There is one sign of man's incursion - the metal skeletons of three wrecks, The Piratiny, Border and Arosa, jutting from the sand, which is littered with shells and even an occasional whale bone.
The area is, says Adams, fast becoming a tranquil refuge for those seeking to escape the stresses of modern life.
"So many people come here as a way of stepping off the grid. They want a digital detox where they connect only with nature, and camp, walk, hike, surf, fish and recharge themselves. Adrenaline-seekers have the driving challenge of taking 4x4s across the sand dunes."

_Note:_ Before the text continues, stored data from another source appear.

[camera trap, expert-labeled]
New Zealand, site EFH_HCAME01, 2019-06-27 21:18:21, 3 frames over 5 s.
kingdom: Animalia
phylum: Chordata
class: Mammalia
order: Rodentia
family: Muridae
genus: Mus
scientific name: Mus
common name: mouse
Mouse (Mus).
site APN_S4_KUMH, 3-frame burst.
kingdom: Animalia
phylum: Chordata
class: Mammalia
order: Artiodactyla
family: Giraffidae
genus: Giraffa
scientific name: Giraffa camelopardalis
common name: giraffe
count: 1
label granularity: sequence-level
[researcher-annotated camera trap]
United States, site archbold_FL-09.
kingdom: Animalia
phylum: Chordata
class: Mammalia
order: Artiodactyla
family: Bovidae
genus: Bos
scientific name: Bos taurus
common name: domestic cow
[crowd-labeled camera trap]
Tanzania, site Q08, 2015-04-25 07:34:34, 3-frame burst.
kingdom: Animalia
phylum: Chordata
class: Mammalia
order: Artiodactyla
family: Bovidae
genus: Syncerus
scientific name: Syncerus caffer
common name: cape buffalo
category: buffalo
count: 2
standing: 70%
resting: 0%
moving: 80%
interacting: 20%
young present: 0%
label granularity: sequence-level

While there isn't the drama of a Big Five safari, this is home to 'The Shy Five' - aardvark (an odd mix between a rabbit, piglet and a kangaroo), porcupine, bat-eared fox, aardwolf (like a small hyena) and meerkat, which vanish into underground burrows in an instant.
If they prove too elusive, there are other creatures - ostrich, antelope, springbok, duiker, hartebeest and klipspringer, as well as birds, including falcons and Verreaux's eagles - to spot.
Coincidentally, Richard van Ryneveld, a former diamond diver in the Seventies, who helped build the cottages, is back for a nostalgic visit. "It was incredibly dangerous work, as we'd often have to try to dislodge rocks to locate them," he recalls.
"We could only dive in calm seas and we'd spend weeks waiting for a weather window. Then we'd take our chances beneath the surface to search, but conditions could change quickly. A friend of mine died in the rocks, so although we were well-rewarded, it was an isolated, perilous life."
In contrast with the Noup's quaint simplicity, 'glamping' in Namaqua National Park is a luxury experience. This park, covering an area of more than 700km- square, is south-west of Springbok - and so famed for its 'bloom' show that it hosts a tented Beach Flower Camp during peak season. This, perched above the beach, north of its Groenrivier entrance, caters for bloom hunters and those seeking a break in the wilderness.
It's a wonderful finale to a trip that began with flowers and ends with them. Flower power rules.